Delilah looked up at his, her eyes bloodshot, her face wet. “Sepsis is when an infection causes an immune reaction that inflames someone’s entire—” she looked at his face for a moment and seemed to change her mind. “It’s really bad,” she said. “Really really bad. Once William is septic, it’s not going to matter what we do.”

“What if we get him to the hospital first?” Miles asked.

“Maybe,” Delilah said. She sighed, more tears leaking from her eyes. “Maybe.”

William had never been particularly close with Miles’s family, but he was still present in all of Miles’s memories as a kid: throwing baseballs, coaching little league, teaching the neighborhood kids how to ride bikes.

He was a pack member, and had always been a pack member.

That meant he was family.

But still, even so, Miles felt bound by what Roy had said. He didn’t really like Roy, it was true, but under his leadership the pack here had gone from a loosely organized pack of men who could turn into bears at will to a real community organization, one that took care of its people — most of the time, anyway — and made them really feel a part of something.

Most of the shifters in Fjords — Miles included, he thought — put the pack above themselves, above their families, even. The pack
was
family. It was that important.

And yet, they were content to just let William die rather than invite investigation into their activities. Was it really okay to exchange one life for the comfort of the people who’d ordered Larry’s death?

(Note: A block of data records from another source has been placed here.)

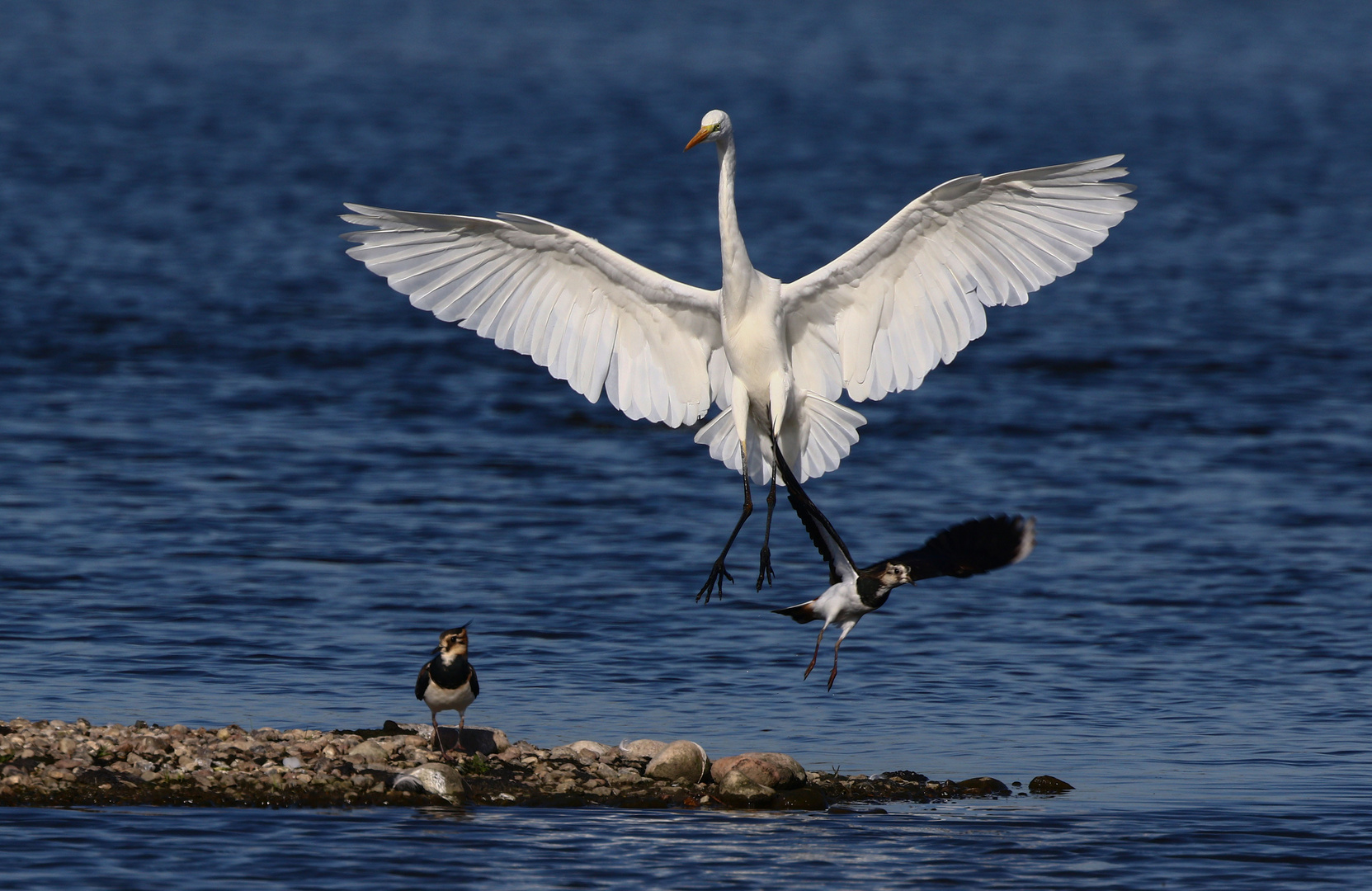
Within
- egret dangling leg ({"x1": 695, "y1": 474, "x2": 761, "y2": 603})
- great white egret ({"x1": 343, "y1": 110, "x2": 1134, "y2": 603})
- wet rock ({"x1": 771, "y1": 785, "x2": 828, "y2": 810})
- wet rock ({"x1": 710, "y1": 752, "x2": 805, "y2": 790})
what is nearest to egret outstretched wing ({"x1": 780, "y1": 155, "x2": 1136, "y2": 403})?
great white egret ({"x1": 343, "y1": 110, "x2": 1134, "y2": 603})

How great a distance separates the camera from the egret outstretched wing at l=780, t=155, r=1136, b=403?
34.1ft

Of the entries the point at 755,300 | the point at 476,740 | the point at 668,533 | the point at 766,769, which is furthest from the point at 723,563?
the point at 668,533

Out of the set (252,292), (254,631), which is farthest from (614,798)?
(252,292)

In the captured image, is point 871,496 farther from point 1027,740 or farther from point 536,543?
point 1027,740

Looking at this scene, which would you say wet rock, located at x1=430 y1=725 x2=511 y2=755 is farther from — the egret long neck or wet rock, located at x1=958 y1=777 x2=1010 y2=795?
the egret long neck

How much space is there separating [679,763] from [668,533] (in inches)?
263

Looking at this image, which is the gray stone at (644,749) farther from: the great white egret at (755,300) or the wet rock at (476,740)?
the great white egret at (755,300)

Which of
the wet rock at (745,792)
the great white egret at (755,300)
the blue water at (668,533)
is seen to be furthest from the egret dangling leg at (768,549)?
the wet rock at (745,792)

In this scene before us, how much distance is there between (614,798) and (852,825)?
1201 mm

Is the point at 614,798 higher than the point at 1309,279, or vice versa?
the point at 1309,279

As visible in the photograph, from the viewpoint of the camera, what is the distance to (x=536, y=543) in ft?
52.1

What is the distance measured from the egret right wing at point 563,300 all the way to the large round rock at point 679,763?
2604 millimetres

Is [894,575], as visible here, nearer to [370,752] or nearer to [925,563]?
[925,563]

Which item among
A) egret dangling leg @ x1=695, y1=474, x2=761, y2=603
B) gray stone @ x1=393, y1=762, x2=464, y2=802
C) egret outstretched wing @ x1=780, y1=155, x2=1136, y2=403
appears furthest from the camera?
egret dangling leg @ x1=695, y1=474, x2=761, y2=603
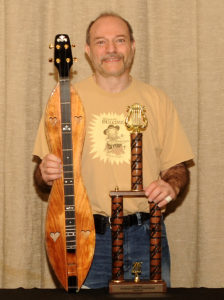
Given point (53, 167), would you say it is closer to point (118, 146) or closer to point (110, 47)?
point (118, 146)

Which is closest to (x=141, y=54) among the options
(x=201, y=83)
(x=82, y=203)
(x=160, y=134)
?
(x=201, y=83)

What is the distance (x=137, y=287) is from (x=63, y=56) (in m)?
0.80

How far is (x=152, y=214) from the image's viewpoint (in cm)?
159

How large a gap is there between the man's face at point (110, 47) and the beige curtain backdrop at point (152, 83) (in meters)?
0.43

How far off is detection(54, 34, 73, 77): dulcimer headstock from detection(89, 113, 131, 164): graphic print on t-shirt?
0.97ft

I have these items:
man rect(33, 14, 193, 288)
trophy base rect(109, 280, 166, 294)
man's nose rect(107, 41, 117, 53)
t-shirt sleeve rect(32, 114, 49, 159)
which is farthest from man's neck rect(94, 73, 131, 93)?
trophy base rect(109, 280, 166, 294)

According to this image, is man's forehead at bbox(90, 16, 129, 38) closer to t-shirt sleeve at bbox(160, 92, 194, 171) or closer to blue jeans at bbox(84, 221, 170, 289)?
t-shirt sleeve at bbox(160, 92, 194, 171)

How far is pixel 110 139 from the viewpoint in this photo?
1.86 m

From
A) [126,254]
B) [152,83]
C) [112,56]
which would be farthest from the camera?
[152,83]

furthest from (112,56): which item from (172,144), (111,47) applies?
(172,144)

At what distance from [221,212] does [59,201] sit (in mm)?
1105

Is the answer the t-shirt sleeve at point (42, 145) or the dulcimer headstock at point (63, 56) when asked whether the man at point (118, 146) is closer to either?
the t-shirt sleeve at point (42, 145)

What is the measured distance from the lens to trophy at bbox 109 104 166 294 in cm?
148

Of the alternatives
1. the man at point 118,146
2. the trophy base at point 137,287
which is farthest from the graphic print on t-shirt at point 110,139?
the trophy base at point 137,287
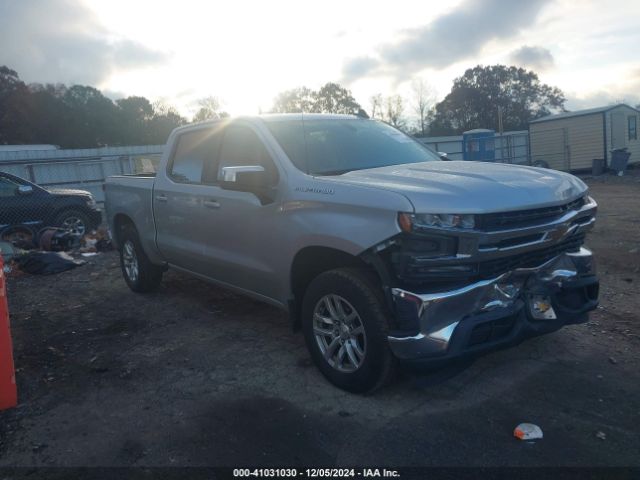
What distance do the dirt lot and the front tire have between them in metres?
0.18

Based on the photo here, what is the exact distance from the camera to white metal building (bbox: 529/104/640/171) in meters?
23.7

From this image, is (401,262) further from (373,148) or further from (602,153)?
(602,153)

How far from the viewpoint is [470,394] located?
368 cm

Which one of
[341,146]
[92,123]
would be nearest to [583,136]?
[341,146]

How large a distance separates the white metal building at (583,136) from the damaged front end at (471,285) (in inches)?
911

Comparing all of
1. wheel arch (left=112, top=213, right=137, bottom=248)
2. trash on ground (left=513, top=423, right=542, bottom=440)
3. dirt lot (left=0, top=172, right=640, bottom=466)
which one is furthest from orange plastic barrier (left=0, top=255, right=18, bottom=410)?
trash on ground (left=513, top=423, right=542, bottom=440)

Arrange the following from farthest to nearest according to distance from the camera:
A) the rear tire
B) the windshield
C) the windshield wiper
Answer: the rear tire, the windshield, the windshield wiper

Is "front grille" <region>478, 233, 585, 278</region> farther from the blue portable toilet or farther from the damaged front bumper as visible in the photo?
the blue portable toilet

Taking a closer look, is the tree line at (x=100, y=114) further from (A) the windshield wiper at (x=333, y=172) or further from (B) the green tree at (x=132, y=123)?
(A) the windshield wiper at (x=333, y=172)

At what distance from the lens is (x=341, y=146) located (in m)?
4.50

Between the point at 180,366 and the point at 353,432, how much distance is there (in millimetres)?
1829

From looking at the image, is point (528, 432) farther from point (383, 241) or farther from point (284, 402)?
point (284, 402)

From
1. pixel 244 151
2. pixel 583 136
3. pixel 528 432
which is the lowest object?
pixel 528 432

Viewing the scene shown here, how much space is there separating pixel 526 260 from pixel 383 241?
93 centimetres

“There’s just nothing I can do,” Delilah whispered. “I feel so helpless. I can’t even get myself out of here.”

Miles pulled her close, trying to shield her from the rain outside and from the wracking guilt he knew she felt.

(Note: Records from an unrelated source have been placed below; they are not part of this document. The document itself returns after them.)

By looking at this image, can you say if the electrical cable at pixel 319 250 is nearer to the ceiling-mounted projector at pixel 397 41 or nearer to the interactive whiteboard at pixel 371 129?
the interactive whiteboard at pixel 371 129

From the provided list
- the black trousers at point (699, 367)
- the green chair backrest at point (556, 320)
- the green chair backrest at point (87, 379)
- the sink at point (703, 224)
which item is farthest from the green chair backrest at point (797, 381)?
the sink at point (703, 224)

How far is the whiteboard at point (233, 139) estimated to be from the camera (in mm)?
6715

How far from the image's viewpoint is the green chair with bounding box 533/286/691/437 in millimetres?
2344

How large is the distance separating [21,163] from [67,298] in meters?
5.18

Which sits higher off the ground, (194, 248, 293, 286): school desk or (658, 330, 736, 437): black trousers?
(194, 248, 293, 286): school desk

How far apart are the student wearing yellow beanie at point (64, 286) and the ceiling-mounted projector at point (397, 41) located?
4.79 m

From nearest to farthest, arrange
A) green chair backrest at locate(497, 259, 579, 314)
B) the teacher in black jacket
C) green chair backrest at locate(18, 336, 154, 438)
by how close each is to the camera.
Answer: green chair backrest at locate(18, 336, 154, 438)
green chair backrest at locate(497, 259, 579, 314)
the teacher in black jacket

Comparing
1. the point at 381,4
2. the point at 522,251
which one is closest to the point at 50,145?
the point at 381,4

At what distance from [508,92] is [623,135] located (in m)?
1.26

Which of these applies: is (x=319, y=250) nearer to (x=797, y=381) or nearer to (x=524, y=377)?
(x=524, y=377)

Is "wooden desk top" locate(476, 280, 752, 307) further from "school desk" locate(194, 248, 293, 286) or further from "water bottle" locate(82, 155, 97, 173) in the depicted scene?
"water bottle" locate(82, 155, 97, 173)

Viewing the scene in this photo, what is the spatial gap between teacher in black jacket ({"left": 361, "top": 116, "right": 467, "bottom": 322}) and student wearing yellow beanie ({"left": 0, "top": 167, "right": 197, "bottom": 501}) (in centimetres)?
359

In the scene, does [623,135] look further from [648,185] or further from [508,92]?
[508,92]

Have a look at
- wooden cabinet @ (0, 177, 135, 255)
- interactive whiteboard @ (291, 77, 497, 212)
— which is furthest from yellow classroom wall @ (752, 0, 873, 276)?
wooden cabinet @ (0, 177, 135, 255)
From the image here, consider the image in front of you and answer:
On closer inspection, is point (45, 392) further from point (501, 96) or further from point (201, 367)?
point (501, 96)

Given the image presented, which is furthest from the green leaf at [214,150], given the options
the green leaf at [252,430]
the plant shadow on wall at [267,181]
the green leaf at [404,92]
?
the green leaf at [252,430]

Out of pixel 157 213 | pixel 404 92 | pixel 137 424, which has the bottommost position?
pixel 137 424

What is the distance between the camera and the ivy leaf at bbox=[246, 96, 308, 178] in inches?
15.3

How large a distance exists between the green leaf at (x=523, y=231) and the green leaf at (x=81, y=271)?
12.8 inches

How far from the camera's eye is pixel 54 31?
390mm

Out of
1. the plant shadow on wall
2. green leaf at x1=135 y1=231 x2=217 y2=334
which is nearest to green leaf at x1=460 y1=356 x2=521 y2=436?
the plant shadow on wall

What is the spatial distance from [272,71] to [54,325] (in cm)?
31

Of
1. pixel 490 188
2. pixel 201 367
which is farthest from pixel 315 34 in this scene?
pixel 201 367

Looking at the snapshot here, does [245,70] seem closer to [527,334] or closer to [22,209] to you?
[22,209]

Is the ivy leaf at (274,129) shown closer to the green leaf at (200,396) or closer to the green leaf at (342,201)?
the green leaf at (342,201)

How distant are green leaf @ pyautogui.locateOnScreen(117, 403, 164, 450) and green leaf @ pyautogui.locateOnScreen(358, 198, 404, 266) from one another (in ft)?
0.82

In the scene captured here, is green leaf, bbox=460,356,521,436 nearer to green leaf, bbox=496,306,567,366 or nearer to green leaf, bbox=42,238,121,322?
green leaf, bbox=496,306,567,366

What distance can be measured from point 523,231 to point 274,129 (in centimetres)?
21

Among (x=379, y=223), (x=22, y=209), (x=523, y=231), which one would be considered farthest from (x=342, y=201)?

“I can’t believe I moved away, only to come back for this,” she whispered. “Miles, I’m sorry.”

He kissed the top of her head, tenderly. Watching her so sad made him ache, but he didn’t know what to do. William probably
was
going to die, and he knew he couldn’t convince Roy to let her go, and he couldn’t fight his way out.

Since he couldn’t think of anything to say, they stayed that way for a while in the gazebo, Delilah crying softly and Miles doing his best to comfort her, even though he didn’t really know how.